[Stored items from a collection]
++++++++++

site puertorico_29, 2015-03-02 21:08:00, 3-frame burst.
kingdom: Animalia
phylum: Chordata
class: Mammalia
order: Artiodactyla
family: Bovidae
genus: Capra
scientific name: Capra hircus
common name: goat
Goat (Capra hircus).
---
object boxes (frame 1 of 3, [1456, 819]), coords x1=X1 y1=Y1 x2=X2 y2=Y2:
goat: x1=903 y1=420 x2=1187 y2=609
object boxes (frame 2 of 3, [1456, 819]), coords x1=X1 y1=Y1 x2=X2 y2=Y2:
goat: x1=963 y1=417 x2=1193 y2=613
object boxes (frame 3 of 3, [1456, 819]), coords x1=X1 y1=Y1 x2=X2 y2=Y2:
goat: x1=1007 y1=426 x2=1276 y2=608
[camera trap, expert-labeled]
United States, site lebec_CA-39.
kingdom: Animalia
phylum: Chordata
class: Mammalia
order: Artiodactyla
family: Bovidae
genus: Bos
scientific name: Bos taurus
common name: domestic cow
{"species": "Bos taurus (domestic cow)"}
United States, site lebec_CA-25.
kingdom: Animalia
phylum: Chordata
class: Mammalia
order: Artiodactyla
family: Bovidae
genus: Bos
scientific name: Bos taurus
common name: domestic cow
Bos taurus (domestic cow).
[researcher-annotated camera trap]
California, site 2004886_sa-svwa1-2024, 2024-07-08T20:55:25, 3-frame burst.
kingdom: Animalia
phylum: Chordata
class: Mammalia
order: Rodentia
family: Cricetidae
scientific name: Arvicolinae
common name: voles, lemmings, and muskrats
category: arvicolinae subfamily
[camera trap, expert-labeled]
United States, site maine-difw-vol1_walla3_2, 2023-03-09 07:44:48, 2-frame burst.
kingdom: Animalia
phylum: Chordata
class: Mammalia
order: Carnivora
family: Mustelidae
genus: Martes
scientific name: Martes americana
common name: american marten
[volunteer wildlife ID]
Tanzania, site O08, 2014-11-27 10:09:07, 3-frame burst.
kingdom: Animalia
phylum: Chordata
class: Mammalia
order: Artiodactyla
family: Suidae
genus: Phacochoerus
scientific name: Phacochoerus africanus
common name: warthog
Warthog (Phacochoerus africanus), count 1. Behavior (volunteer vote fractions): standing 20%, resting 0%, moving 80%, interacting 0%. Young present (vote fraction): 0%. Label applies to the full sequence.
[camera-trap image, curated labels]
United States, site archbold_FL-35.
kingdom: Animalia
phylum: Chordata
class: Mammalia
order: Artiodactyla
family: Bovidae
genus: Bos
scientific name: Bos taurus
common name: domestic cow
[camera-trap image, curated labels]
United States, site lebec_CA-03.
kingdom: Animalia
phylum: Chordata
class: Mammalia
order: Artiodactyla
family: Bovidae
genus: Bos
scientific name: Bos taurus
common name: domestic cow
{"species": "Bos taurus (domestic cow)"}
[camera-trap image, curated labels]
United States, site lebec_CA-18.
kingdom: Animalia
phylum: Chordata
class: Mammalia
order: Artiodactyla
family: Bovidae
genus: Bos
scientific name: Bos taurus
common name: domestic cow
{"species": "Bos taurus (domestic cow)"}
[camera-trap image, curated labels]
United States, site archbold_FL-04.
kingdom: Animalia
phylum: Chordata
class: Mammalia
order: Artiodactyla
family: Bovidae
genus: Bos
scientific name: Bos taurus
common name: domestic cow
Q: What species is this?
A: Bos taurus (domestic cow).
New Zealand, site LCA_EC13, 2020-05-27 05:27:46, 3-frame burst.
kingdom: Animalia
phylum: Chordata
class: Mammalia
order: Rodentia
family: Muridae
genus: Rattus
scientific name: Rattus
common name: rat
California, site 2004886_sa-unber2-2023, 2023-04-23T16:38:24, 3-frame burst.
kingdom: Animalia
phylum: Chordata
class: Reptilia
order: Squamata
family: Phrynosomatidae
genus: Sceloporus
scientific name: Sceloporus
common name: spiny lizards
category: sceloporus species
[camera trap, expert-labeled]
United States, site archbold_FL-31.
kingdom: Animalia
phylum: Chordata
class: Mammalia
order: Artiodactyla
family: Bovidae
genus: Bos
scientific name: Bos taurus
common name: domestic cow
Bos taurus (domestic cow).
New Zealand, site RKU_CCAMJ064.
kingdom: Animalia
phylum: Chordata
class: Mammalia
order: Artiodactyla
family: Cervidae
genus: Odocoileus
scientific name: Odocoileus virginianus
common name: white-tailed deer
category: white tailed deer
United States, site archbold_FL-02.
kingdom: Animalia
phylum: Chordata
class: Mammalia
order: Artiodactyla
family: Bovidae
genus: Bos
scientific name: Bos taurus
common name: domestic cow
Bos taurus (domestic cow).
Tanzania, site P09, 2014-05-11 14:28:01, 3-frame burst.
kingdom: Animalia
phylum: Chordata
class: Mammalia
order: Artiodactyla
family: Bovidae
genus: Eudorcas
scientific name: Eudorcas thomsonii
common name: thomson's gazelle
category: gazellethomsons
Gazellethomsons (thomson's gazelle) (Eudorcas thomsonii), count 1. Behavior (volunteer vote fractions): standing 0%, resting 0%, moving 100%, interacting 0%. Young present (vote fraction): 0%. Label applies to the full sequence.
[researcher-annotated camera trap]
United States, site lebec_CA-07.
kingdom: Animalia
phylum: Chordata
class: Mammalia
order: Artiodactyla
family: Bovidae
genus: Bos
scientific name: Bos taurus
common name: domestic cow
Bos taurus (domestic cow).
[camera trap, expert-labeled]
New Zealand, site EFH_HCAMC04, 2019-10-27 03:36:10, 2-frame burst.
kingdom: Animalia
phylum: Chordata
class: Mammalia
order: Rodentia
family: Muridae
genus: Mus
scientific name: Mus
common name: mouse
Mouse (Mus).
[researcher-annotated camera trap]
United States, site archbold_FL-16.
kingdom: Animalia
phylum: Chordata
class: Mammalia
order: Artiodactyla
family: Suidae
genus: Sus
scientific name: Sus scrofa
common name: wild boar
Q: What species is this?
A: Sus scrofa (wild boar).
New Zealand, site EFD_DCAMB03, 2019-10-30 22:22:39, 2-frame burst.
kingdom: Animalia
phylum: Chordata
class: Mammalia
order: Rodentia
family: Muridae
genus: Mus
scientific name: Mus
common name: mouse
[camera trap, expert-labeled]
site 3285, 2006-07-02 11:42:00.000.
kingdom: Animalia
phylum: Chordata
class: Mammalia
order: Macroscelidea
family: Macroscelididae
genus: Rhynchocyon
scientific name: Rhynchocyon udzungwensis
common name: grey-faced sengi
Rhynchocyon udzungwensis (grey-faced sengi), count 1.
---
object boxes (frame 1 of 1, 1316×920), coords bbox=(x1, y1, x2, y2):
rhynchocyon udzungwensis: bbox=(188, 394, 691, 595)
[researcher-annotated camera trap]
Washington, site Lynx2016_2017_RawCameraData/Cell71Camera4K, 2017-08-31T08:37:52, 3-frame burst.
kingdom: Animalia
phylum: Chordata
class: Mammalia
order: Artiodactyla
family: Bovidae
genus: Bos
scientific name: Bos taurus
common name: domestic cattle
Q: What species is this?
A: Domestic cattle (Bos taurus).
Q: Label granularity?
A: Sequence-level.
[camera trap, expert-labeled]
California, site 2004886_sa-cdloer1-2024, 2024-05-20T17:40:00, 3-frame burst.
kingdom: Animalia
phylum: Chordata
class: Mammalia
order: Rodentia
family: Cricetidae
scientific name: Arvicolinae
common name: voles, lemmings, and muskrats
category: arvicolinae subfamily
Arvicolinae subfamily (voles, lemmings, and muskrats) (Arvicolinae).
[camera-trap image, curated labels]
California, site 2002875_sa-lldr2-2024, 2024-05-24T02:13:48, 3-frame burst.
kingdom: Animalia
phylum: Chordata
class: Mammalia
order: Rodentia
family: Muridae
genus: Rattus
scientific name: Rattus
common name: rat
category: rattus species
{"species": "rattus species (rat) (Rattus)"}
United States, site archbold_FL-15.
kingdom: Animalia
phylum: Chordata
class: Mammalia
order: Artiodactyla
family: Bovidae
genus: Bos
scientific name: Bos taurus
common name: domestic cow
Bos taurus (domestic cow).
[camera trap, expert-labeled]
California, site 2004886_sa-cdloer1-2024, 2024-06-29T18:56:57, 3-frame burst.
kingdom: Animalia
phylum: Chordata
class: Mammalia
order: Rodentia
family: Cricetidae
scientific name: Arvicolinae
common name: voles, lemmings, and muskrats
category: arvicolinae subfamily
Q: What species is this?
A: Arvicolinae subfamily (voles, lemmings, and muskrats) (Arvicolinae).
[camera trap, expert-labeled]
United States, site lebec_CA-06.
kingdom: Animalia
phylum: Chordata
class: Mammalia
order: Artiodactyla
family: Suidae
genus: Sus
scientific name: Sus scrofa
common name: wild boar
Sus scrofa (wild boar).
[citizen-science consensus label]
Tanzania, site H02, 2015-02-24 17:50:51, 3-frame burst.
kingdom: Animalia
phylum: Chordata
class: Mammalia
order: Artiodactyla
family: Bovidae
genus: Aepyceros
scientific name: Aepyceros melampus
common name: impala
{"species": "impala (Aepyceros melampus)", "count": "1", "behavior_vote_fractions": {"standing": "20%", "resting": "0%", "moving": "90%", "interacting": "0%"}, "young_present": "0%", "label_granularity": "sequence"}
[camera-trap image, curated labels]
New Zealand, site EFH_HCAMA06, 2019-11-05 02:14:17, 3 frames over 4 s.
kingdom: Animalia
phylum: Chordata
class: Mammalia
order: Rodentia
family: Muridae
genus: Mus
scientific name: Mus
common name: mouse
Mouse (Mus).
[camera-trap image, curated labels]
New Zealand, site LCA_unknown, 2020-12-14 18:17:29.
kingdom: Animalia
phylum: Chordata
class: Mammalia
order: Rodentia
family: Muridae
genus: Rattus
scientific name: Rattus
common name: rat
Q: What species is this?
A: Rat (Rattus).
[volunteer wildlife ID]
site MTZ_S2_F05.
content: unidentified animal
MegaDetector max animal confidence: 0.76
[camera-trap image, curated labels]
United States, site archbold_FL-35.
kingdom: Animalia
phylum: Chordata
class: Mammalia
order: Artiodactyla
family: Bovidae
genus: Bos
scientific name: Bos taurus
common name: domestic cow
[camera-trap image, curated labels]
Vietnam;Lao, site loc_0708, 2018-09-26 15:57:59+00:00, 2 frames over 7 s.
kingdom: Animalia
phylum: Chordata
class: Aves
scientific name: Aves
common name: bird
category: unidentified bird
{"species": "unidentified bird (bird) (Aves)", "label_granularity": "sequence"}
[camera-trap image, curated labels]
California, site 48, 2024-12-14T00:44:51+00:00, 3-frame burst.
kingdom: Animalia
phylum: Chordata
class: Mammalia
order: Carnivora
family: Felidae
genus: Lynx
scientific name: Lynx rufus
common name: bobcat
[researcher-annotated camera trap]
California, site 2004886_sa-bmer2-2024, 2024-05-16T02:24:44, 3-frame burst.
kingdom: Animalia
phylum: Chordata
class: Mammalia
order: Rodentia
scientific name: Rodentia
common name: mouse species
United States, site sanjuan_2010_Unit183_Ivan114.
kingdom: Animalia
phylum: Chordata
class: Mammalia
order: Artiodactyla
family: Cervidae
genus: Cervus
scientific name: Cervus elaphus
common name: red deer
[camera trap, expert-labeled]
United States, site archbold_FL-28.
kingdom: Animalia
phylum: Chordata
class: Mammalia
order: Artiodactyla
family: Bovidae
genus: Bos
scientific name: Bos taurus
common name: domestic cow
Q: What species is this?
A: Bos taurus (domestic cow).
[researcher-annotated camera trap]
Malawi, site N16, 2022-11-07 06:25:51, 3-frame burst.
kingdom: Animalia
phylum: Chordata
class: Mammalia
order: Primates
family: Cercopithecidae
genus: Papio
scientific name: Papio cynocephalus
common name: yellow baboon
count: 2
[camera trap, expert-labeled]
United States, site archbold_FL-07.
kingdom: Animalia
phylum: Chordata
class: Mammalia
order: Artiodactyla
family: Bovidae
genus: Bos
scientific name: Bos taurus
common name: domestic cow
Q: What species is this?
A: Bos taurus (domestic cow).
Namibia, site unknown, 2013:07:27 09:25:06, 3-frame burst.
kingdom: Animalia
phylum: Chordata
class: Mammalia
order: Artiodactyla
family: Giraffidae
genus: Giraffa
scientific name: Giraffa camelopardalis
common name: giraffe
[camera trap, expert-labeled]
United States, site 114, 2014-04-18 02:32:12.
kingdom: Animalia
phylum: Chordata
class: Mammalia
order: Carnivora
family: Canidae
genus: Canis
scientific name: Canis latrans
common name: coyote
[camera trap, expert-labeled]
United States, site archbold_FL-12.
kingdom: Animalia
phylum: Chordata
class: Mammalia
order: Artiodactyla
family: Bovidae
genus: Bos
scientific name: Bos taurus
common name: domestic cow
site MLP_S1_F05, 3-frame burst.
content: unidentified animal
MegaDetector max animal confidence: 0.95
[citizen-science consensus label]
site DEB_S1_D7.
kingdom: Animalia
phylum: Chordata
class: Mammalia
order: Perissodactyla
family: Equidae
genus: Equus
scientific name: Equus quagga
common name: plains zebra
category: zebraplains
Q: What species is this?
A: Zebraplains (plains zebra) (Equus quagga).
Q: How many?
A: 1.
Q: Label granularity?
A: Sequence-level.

++++++++++

* EXERCISE DIRECTIONS: Using the entries above, say how many lines contain the string "over"; the number is the full reply.

* COMPLETED EXERCISE: 2